IN MEMORY OF JOHN LENNON: A FAB4 LEGEND
There are certain moments that everyone (who was around) can remember perfectly: How did you hear that Elvis Presley had died? Where were your Grandparents when they heard that War had been declared? What were you doing when you heard that Princess Diana had been killed?
If you were asked what you were doing on 8th December 1980, you’d probably shrug, “I haven’t a clue. What day of the week was it?” But as soon as you’re told, that was the day when John Lennon was shot, it’ll all come flooding back. Take a look at what some of our driver guides remember:
“I woke up to my radio alarm clock at 6am saying that John Lennon had been shot and killed.” Eddie C.
“I was under the bonnet of my Mk2 Ford Escort with the radio on, changing the fan belt” Peter G.
“I was only 10 years of age when John got shot.
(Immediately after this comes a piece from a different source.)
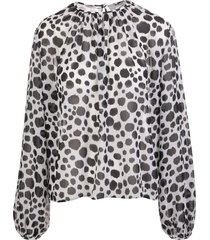 white blouse with black animalier polka dots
My Dad worked nights at Edge Lane bus station fixing buses. He would come home from work at about 6:30 and get us up for school about 7:30 and I remember him telling me.” John J.
“I was living in Hull at the time and came down the stairs into the living room and heard it on the radio.” Tony B.
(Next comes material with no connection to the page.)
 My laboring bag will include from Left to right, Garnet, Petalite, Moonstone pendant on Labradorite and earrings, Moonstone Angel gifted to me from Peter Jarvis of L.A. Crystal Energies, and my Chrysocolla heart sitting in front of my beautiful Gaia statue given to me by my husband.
“I was in Iserlohn in Germany going for a shower when someone shouted ‘John Lennon has been shot’. It was like someone had just punched me.” Phil G.
“I was half asleep, in bed with flu, radio on when I heard the news, I ran downstairs to ask my mum if she had heard the news about John.” Gareth B.
“I was wallpapering my wife’s aunties living room when I heard the news. I remember it didn’t seem real. I thought I’d misheard it.” Robert P.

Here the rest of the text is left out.